Chapter 4 of 32 · 947 words · ~5 min read

CHAPTER IV

ESTRANGED FRIENDS

MICHAEL was resolved not to let the coldness of his old friends and comrades separate him from them. True, they looked upon him as a heretic, but he had been that before he went to Scotland—that was no new thing. Of course, there was his chief friend, Kondraty's son, Sergio, a heretic like himself, whose friendship was as close and dear as ever. But Michael had been on good terms with all the village boys, and he knew they would listen with delight to the story of his travels, nee, would go into a rapture of joy over the treasures he had brought home. There were at least a dozen pocket knives, which his Uncle Sandy had bought to be given away among the lads of Knishi. He was eager to renew the good understanding and comradeship which had been broken off a year ago.

Then there were the packets of needles for the women, and the dolls for the little girls. Such needles and dolls had never been seen in Knishi; surely they would open every door and every heart to him. There was Marina's little girl, Velia's chief playfellow. He had brought an English doll for her precisely like Velia's. Yarina had been great friends with his mother, and he had a memento to give to her, sent by Catherine herself.

The first morning after his home-coming, he filled his pockets with his presents, and giving one doll to Velia, bade her take the other one in her arms.
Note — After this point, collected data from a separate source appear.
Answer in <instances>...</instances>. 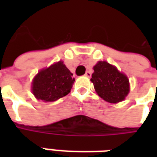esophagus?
I'll return each instance as SVG.
<instances>
[{
  "label": "esophagus",
  "mask_w": 157,
  "mask_h": 157,
  "mask_svg": "<svg viewBox=\"0 0 157 157\" xmlns=\"http://www.w3.org/2000/svg\"><path fill=\"white\" fill-rule=\"evenodd\" d=\"M85 76H86V77H91L92 76V73L90 71H86L85 73Z\"/></svg>",
  "instance_id": "obj_1"
}]
</instances>
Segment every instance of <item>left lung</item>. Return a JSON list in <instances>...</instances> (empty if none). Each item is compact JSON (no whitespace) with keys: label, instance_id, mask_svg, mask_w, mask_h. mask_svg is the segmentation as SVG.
Wrapping results in <instances>:
<instances>
[{"label":"left lung","instance_id":"obj_1","mask_svg":"<svg viewBox=\"0 0 157 157\" xmlns=\"http://www.w3.org/2000/svg\"><path fill=\"white\" fill-rule=\"evenodd\" d=\"M91 81L96 92L103 100L111 103L121 102L128 95L129 85L127 76L115 66L106 61H99L93 67Z\"/></svg>","mask_w":157,"mask_h":157}]
</instances>
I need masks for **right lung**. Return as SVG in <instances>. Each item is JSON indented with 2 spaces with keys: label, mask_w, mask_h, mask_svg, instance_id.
Masks as SVG:
<instances>
[{
  "label": "right lung",
  "mask_w": 157,
  "mask_h": 157,
  "mask_svg": "<svg viewBox=\"0 0 157 157\" xmlns=\"http://www.w3.org/2000/svg\"><path fill=\"white\" fill-rule=\"evenodd\" d=\"M63 62L59 61L42 70L33 81L32 91L36 98L53 102L71 92L75 79Z\"/></svg>",
  "instance_id": "right-lung-1"
}]
</instances>
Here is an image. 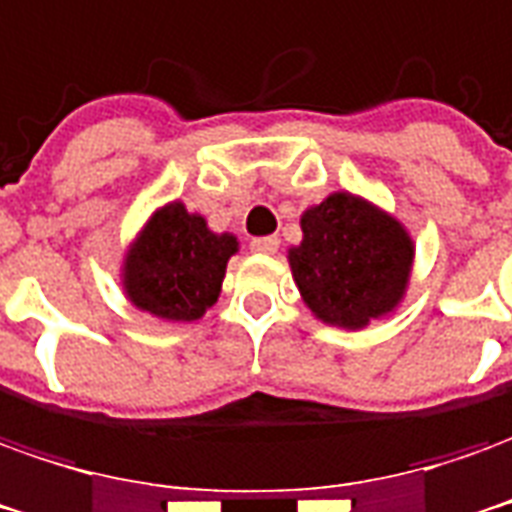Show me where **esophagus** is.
I'll return each instance as SVG.
<instances>
[{
  "mask_svg": "<svg viewBox=\"0 0 512 512\" xmlns=\"http://www.w3.org/2000/svg\"><path fill=\"white\" fill-rule=\"evenodd\" d=\"M277 246H280V238H277V235H263V238H252L249 249L257 252V255H274Z\"/></svg>",
  "mask_w": 512,
  "mask_h": 512,
  "instance_id": "obj_1",
  "label": "esophagus"
}]
</instances>
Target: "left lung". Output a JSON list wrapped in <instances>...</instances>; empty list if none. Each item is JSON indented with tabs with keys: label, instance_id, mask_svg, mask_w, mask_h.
<instances>
[{
	"label": "left lung",
	"instance_id": "obj_1",
	"mask_svg": "<svg viewBox=\"0 0 512 512\" xmlns=\"http://www.w3.org/2000/svg\"><path fill=\"white\" fill-rule=\"evenodd\" d=\"M291 249L293 280L307 307L335 327H366L402 299L413 244L402 224L352 194H332L302 216Z\"/></svg>",
	"mask_w": 512,
	"mask_h": 512
}]
</instances>
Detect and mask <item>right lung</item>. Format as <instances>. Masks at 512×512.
I'll list each match as a JSON object with an SVG mask.
<instances>
[{"instance_id": "add662e5", "label": "right lung", "mask_w": 512, "mask_h": 512, "mask_svg": "<svg viewBox=\"0 0 512 512\" xmlns=\"http://www.w3.org/2000/svg\"><path fill=\"white\" fill-rule=\"evenodd\" d=\"M238 241L207 230L202 216L171 202L157 210L124 266V288L135 307L166 321H196L219 299L227 260Z\"/></svg>"}]
</instances>
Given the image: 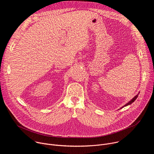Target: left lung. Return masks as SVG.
Wrapping results in <instances>:
<instances>
[{
  "mask_svg": "<svg viewBox=\"0 0 154 154\" xmlns=\"http://www.w3.org/2000/svg\"><path fill=\"white\" fill-rule=\"evenodd\" d=\"M138 94H137V95L135 97H134L132 99H131L130 101H129V102H128L127 103H126V104H125L124 106H123L122 107H124V106H127V105H130V104H131V103H133V102H134V101H135V100L137 99V98L138 97Z\"/></svg>",
  "mask_w": 154,
  "mask_h": 154,
  "instance_id": "left-lung-1",
  "label": "left lung"
}]
</instances>
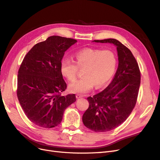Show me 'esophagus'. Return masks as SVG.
Here are the masks:
<instances>
[{
    "instance_id": "1",
    "label": "esophagus",
    "mask_w": 160,
    "mask_h": 160,
    "mask_svg": "<svg viewBox=\"0 0 160 160\" xmlns=\"http://www.w3.org/2000/svg\"><path fill=\"white\" fill-rule=\"evenodd\" d=\"M83 95H80V94H77V95H76V98H77V99L81 98H83Z\"/></svg>"
}]
</instances>
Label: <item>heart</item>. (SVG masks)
Masks as SVG:
<instances>
[{
  "mask_svg": "<svg viewBox=\"0 0 160 160\" xmlns=\"http://www.w3.org/2000/svg\"><path fill=\"white\" fill-rule=\"evenodd\" d=\"M75 62L68 58L61 61L62 75L69 81L76 79L78 69H83V78L72 83L69 91L72 93L83 94L93 88H101L112 78L118 65V58L111 50L84 49L75 54Z\"/></svg>",
  "mask_w": 160,
  "mask_h": 160,
  "instance_id": "b5f03b06",
  "label": "heart"
}]
</instances>
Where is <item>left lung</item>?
Wrapping results in <instances>:
<instances>
[{
    "instance_id": "1",
    "label": "left lung",
    "mask_w": 160,
    "mask_h": 160,
    "mask_svg": "<svg viewBox=\"0 0 160 160\" xmlns=\"http://www.w3.org/2000/svg\"><path fill=\"white\" fill-rule=\"evenodd\" d=\"M93 42L111 43L117 48L118 67L103 91L89 97V108L83 115L85 126L96 132L114 129L123 123L136 103L140 85V71L131 51L115 38Z\"/></svg>"
}]
</instances>
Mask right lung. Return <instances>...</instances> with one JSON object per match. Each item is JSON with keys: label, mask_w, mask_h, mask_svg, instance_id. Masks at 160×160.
Masks as SVG:
<instances>
[{"label": "right lung", "mask_w": 160, "mask_h": 160, "mask_svg": "<svg viewBox=\"0 0 160 160\" xmlns=\"http://www.w3.org/2000/svg\"><path fill=\"white\" fill-rule=\"evenodd\" d=\"M77 42L51 36L36 44L24 58L18 72L17 97L28 119L38 126H57L65 110L76 101L75 94L60 95L67 88L60 64L65 52Z\"/></svg>", "instance_id": "add662e5"}]
</instances>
He started off joyously to Knishi, but as he was turning down the road leading to Yarina's farm, Velia drew him back.

"We must not go there," she said, with a sob.

"Why not?" asked Michael.

"Okhrim is Starosta now," she answered, "and he says I mustn't play with Sofia any more. He is her grandfather, you know. Unless I cross myself, and bow to the icons," she added, looking up to him with eyes full of tears.

"You must not do that," said Michael, his bright boyish face clouding suddenly.

"Oh no!" replied the little girl. "But oh, I miss Sofia so!"

The tears were rolling down her cheeks, but a moment afterwards Velia looked up again with a smile.

"But I shan't mind now," she continued, clasping Michael's hand with all her might; "I have my own big brother now."

"Does nobody play with you, my Velia?" he asked.

"Only the other Stundist children," she said; "and they don't let us go to school now. Father Cyril would let us go, but Father Vasili got an order, just before he died, to say the Stundist children must not go to Orthodox schools if they did not go to church. Father Cyril cannot get it altered."

"I'll go and see Sergius," cried Michael, "and you must give Sofia's doll to little Clava."

"Little Clava will love it," said Velia, "but oh, I am so sorry for Sofia. We must never let her know it was brought all the way from Scotland for her, and given away to another girl."

The house belonging to Khariton Kondraty, the father of Michael's chief friend, Sergius, was much smaller and poorer than the farmhouse where Alexis lived. It lay a little way apart from the village, and near to the steppe, a part of it so thickly carpeted with flowers that not a blade of grass or an inch of soil could be seen. Long rows of beehives lay under a hedge, which sheltered them from the north wind. Khariton Kondraty had taken up the business of Loukyan, an old deacon who had died from ill-usage in prison at the last outbreak of persecution in Knishi. He maintained himself and his family chiefly by the sale of honey and wax, and since he had been imprisoned in Kovylsk, his son Sergius, a boy about the same age as Michael, and his daughter Marfa, a girl of twelve, had proved themselves quite capable of managing the bees, and tilling the small plot of ground belonging to their father.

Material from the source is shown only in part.